The last Sunday night I stood here washing dishes was also a good night.  Little did I know that my boys would wake in the night with the stomach virus from hell.  Litttle did I know what drama was about to unfold.

I took one boy to the hospital around midnight that Sunday and then called home the next morning only to have to hang up because my 16 year old needed to call 911 while my husband tried to administer glucose gel to my lethargic 3 year old.

I waited, helpless and unknowing, in an observation room (in another city) with my sick 5 year old for the intercom announcement of the ambulance arriving with my sick 3 year old.

I'll never forget the feeling of being crumpled to my knees one moment and then raised the next.

I'll never forget that first hug with my 3 year old. He was still strapped in his carseat, strapped to a gurney and attached to an I.V. pole rolling down the E.R. hallway.

It was a rolling, overwhelming, dextrose enhanced, adrenaline rushed thanksgiving sort of hug.
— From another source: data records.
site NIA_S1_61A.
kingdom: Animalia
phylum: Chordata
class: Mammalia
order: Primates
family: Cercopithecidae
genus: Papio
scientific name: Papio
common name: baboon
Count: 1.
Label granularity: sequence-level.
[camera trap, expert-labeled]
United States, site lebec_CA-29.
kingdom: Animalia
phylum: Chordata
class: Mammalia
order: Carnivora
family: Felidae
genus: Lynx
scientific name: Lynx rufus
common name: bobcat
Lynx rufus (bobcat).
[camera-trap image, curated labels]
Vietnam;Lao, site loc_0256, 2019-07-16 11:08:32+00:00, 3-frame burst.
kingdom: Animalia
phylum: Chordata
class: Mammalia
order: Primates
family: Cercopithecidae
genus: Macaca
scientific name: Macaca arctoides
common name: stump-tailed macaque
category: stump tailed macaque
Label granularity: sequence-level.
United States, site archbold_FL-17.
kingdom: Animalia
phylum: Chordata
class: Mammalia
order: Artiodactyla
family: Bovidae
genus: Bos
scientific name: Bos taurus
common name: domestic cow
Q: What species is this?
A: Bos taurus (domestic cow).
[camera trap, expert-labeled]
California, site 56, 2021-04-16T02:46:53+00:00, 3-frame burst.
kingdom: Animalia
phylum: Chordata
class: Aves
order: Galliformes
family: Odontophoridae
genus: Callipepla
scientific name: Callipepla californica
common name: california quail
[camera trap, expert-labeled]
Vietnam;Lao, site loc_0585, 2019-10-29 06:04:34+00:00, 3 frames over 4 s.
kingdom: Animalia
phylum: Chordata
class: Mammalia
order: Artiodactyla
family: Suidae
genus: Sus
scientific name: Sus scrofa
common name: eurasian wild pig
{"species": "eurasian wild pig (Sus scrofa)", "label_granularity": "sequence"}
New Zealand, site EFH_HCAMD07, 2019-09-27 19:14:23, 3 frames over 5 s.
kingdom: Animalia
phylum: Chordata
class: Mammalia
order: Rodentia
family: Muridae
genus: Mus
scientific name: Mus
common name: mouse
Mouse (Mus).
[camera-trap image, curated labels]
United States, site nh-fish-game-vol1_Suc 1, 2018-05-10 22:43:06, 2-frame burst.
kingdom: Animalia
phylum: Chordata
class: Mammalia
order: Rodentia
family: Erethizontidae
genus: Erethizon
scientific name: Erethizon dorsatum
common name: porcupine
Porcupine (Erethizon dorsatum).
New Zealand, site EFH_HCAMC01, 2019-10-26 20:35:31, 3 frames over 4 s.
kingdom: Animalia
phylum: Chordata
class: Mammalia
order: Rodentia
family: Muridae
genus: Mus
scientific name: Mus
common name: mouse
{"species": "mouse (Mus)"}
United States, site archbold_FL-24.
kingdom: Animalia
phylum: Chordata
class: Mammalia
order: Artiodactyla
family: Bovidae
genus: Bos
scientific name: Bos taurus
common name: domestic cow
So this Sunday night, I wash dishes and glance outside and feel blessed.  I feel blessed and yet know that I will be annoyed with my boys about something-or-other several times before bed.  They will misbehave one moment and shine the next. 

I'm too weak to be consistently thankful or consistently joyful.  No memory is that powerful, but I can thank God for moments of clarity.  Moments when I see clearly.  Moments on the hospital floor praying and feeling God's presence. 

Moments that remind me of the power of the Cross and God's overwhelming sacrificial love.